Baca: Aisha Weddings Promosikan Perkawinan Anak, Masyarakat Sipil: Melanggar Hukum
Badriyah mengatakan eksploitasi seksual anak perempuan dengan modus perkawinan anak ini bertentangan dengan prinsip tauhid. Prinsip ini melarang penundukan manusia yang lemah (anak perempuan) oleh manusia lainnya yang punya kekuatan, kekuasaan dan otoritas.
Menurut dia, perkawinan anak, nikah siri dan poligami dalam realitanya juga lebih banyak membawa penderitaan bagi perempuan.
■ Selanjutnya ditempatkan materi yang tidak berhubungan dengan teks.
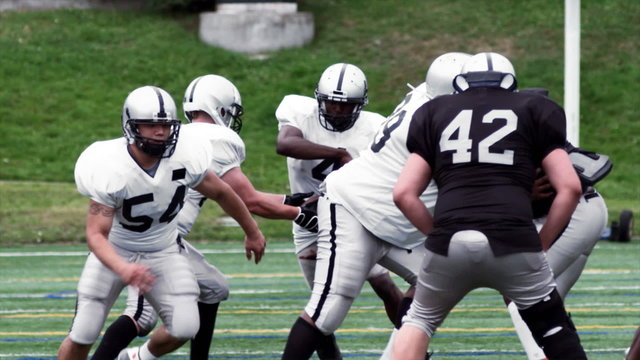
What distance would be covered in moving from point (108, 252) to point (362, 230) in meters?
1.16

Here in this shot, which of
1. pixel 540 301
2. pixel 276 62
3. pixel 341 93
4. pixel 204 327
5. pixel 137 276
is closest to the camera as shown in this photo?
pixel 540 301

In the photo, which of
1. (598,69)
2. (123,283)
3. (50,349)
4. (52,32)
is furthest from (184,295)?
(52,32)

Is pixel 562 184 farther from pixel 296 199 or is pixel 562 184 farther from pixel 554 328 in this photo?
Answer: pixel 296 199

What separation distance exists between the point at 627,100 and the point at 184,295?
16.1 meters

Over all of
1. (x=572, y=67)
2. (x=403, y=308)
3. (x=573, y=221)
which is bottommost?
(x=572, y=67)

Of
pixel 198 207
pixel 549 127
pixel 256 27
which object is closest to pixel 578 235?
pixel 549 127

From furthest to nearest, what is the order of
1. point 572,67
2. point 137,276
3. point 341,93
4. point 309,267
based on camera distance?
point 572,67, point 309,267, point 341,93, point 137,276

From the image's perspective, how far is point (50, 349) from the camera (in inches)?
299

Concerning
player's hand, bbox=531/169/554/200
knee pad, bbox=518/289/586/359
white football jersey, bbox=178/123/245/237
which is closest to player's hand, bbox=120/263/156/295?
white football jersey, bbox=178/123/245/237

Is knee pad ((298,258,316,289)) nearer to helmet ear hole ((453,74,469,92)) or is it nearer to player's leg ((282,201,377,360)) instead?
player's leg ((282,201,377,360))

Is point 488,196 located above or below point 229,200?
above

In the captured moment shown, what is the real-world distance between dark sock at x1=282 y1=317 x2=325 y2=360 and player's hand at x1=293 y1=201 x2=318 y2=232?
34.9 inches

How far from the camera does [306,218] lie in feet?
21.4

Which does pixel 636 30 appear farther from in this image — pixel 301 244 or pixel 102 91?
pixel 301 244
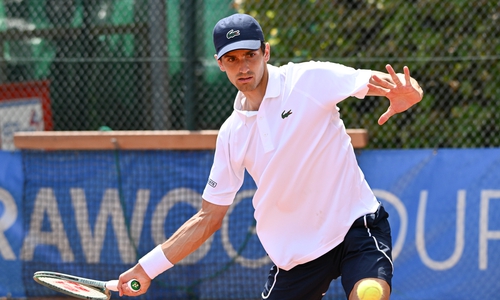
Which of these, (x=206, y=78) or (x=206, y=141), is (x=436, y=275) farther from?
(x=206, y=78)

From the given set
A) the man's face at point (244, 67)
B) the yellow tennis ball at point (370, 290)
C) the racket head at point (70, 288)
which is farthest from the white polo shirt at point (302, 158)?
the racket head at point (70, 288)

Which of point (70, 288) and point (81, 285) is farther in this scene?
point (81, 285)

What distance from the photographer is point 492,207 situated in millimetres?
6102

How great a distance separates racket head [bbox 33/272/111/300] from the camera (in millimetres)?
3602

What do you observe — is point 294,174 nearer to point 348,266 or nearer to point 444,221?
point 348,266

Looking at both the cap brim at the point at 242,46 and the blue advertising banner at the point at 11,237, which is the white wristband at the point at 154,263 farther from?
the blue advertising banner at the point at 11,237

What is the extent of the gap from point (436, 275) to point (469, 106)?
1568mm

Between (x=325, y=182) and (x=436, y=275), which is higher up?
(x=325, y=182)

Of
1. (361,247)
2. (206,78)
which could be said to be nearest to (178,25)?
(206,78)

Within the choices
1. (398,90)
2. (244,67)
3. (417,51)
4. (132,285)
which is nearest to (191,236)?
(132,285)

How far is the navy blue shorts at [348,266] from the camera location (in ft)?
11.5

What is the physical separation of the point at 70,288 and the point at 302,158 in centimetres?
136

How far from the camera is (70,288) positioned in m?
3.71

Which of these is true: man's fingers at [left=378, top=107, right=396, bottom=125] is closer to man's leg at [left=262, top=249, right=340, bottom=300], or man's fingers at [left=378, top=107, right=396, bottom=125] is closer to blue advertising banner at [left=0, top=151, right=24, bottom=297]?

Sehingga upaya promosi semacam ini semestinya tidak terjadi dan dapat dicegah.
Selain itu, Badriyah juga menyebut promosi kawin anak ini adalah kemunduran peradaban dan merendahkan harkat martabat perempuan. "Khususnya anak perempuan karena menjadikan mereka sebagai obyek seksual semata," kata dia.
Terakhir, Badriyah menyebut promosi ala Aisha Weddings ini merupakan pelanggaran terang-terangan terhadap UUD 1945. Lalu juga melanggar sejumlah ketentuan, seperti UU ITE, UU Perlindungan Anak, hingga UU Penghapusan Tindak Pidana Perdagangan Orang.